Alors, je leur ai raconté une histoire. Une histoire qui a duré 5 ans avec des gens, en majorité pauvres, mais pas uniquement.
Si le désir est opérationnel pour mobiliser, (Je me mobilise parce que j’ai envie de….. ), le besoin social n’est pas opérationnel pour mobiliser.
Les hommes ne se mobilisent pas sur un « besoin social », si non il y a belle lurette que plus personne ne mourrait de faim dans le monde (le besoin de manger étant un besoin social premier, objectif, reconnu à l’échelle de l’humanité).
Bien sur, le désir est lié à un besoin non satisfait. Il naît de l’espoir de voir se modifier une situation insatisfaisante en une situation nouvelle, plus satisfaisante.
Le fait que les personnes se mobilisent est le signe que nous sommes en train de répondre à un de leur besoin. Le fait qu’ils ne se mobilisent pas est peut être le signe que le besoin social avancé est le besoin de quelqu’un d’autre qu’eux mêmes.
Mais pas obligatoirement, car deux conditions sont nécessaires pour qu’une personne ou un groupe social se mobilisent.
Ils doivent percevoir sa situation comme insatisfaisante pour eux et
être capable de se représenter une autre situation plus intéressante pour eux. Ils doivent disposer d’une utopie créatrice .
C’est cette utopie qui leur permet d’aller de l’avant, de se pro-jeter (jette au devant)
Cette utopie leur donne l’énergie nécessaire à l‘action.
Cette approche théorique, permet de situer le « projet » différemment.
Le projet n’est plus du domaine de l ’avoir « avoir un projet », le projet n’est plus un produit , l’objet d’une commande extérieure, « écrivez moi votre projet » le projet n’est plus une tâche à accomplir. "mettre en œuvre le projet".
le projet, c’est du sens qu’on se donne . Le mot sens étant défini à la fois comme direction et à la fois comme attitude sensée (ça fait sens pour la personne ou le groupe social).

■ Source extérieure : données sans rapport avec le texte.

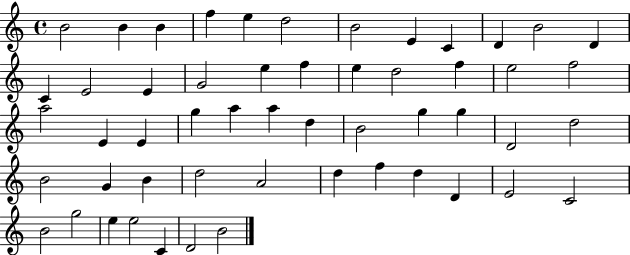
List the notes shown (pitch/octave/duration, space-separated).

Le projet est existentiel.
Cette approche par le désir au lieu du besoin permet à la fois de donner aux participants
un véritable outil pour mobiliser les usagers sur « leurs » envies et le sens qu’ils entendent donner à leur vie.
et faire réfléchir à tout un discours qui derrière le brouillard des mots « participation » « projet » « responsabilité » « autonomie » recouvre une recherche de conditionnement des populations les plus fragiles.